4. Focus on the Customers You Already Have
The pandemic left many companies in vulnerable financial positions. In anticipation of lost revenue, some organizations looked to decrease costs. For many businesses, the marketing department was among the first to experience budget cuts.
If your team has been working within limited budget constraints, consider adjusting your marketing strategy to focus on customer retention and loyalty.
Rather than investing in brand awareness campaigns to attract new prospects, market to current customers and contacts - the folks who have already engaged with or expressed interest in your brand. One way to do this is through remarketing campaigns. For example, use the first-party data captured by your CRM tool to deliver relevant messages to consumers respective to where they are in the customer journey. Retargeted ads can produce a good return on investment, too. They have higher conversion rates and a click-through rate 10 times higher than a typical display ad.
As your marketing budget increases, you can layer brand awareness campaigns back into your marketing mix to attract new consumers and extend the visibility of your brand.
5. Make the Most of Your Data
During times of uncertainty, data can serve as your guide in making well-informed marketing decisions. Your team should leverage analytical and research tools, such as Google Analytics and Google Search Console, to gain insights into your users’ behaviors and understand where your traffic is coming from.
With users spending more time online than ever before, it is essential to invest in search engine optimization (SEO) to heighten your search visibility. While SEO might already be part of your marketing efforts, there could be important shifts to be aware of.
Search intent and trends change over time, and that has clearly been the case during the pandemic. With increased time online, coupled with other lifestyle changes brought on by COVID-19, your target users have likely adjusted their search habits and interests - and this is data your business can capitalize on.
Knowing what your audience is looking for and what search queries are driving them where is imperative to inform your SEO efforts. Use your research tools and resources to identify new search trends, high-volume keywords, and other opportunities. Keeping a pulse on what your audiences are looking for in relation to your brand and business not only informs your marketing and SEO efforts but can also be instrumental in developing new business goals and opportunities.

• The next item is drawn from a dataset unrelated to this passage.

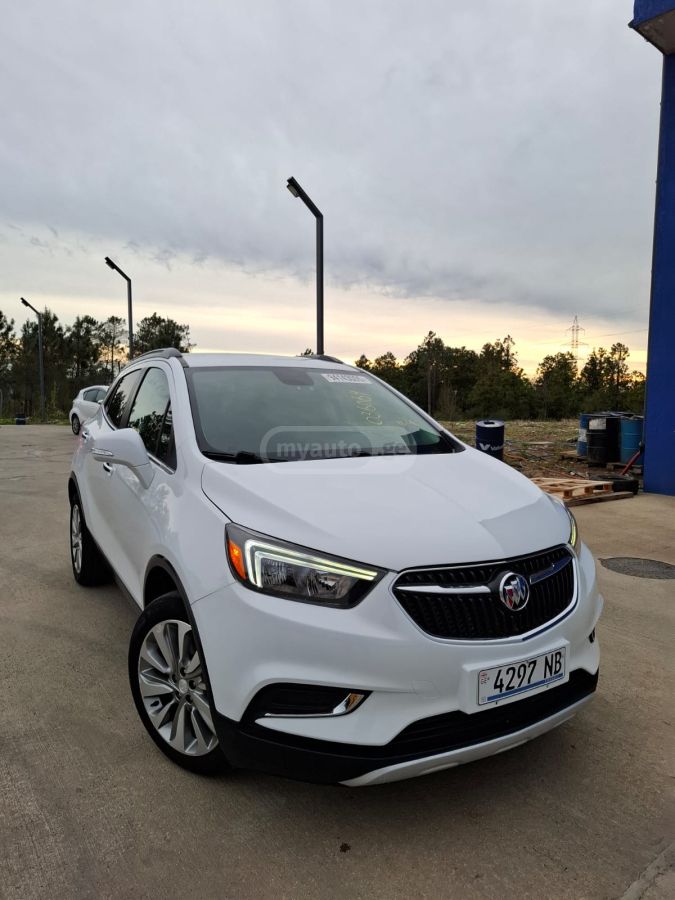 Buick Encore - фото 1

Resuming Business and Moving Forward
If there’s one key takeaway marketers can learn from the pandemic, it’s that customers no longer hope that your brand offers something; they expect it. Consumers have formed new expectations over the past year, which in turn requires companies to find new ways to resume business to stay relevant and successful.
As your business reopens and restrategizes its marketing efforts, utilize the aforementioned key marketing trends to optimize your business to reflect and provide what your audience is looking for. This is, ultimately, imperative to finding success post-pandemic.